With the pace of new service and feature announcements from Amazon, it sometimes takes me a few weeks to check out their latest and greatest changes. I just finished playing with a feature they released in June to allow programmatic access to an AWS bill. I can’t quite figure out if my expectations were too high, or maybe I am just not their target audience. But I sort of had this crazy idea that... well, I’d make a REST API call and get my bill back.

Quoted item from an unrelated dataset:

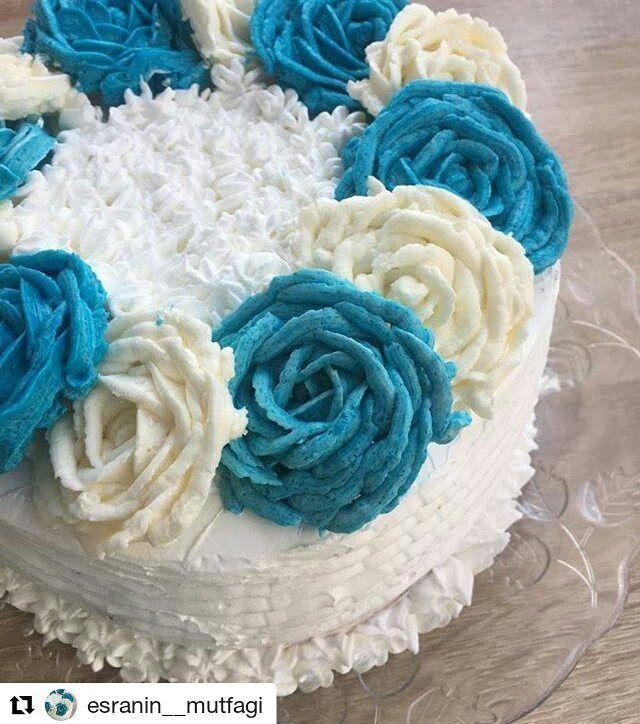 #Repost @esranin__mutfagi with @repostapp ・・・ mutlu günler canlar pastamin son hali esimin dogum  gunu icin yaptım bu pastayı güllü güllü cok guzel oldu�������� sipariş icin dm den yazabilirsiniz  kalıp ölçüm 19 cm 2 yumurta oda ısısında 1,5 fincan seker 2 fincan un yarım  y.kaşığı nişasta 5 y.kaşığı sıcak su 3 y.kaşığı sıvıyağ Yarım pkt vanilya Yarım pkt k.tozu  Hazırlanışı Yumurtaların aklarını temiz kuru bi kaba koyun şeker in  yarısını ekleyin şanti kıvamını alana kadar çırpın yumurta…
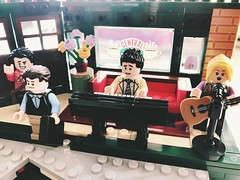 Live tonight at Central Perk...Phoebe and Ross! (valeolligio) Tags: series tv chandler reserved centralperk monica rachel joy ross phoebe tvseries friends 2019 lego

Instead here is what you have to do to configure and use this feature:
- Enable the CSV Report on your Billing Preferences
- Enable S3 service, if not already on
- Create an S3 bucket
- Attach a policy to your bucket to grant Amazon permissions to put CSV files in this bucket
- Enable the Programmatic Access from the Billing Preferences, providing the bucket you created above
- Wait for Amazon to drop a bill in your S3 bucket
- Programmatically retrieve your bill using the S3 API
My favorite part is that Amazon will update my estimated charges “multiple times per day.” Yes that’s right: this is not once a day, twice a day, or on a scheduled basis. Instead it is: don’t call us, we’ll call you.
The feature makes me think the following conversation occurred in Amazon earlier this year:
- Product Management: How long will it take to deliver programmatic access to an AWS bill?
- Engineering: 12 months.
- Product Management: What can you do in 6 months?

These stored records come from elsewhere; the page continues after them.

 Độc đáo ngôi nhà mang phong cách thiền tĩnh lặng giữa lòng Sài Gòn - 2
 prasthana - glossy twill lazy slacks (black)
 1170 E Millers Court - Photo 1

- Engineering: A really bad implementation of programmatic access to an AWS bill?
- Product Management: So what can you give me in 3 months?
- Engineering: Something even worse.
- Product Management: Great, 3 months it is.
Sometimes waiting for a feature to be done right is better than no feature at all. ;)
Note: You can work around the lack of this feature by creating a separate consolidated billing account with independent credentials, and using the URL to the Activity Report to download a CSV file through an HTTP script. I used to think that was too complex for most users. I stand corrected.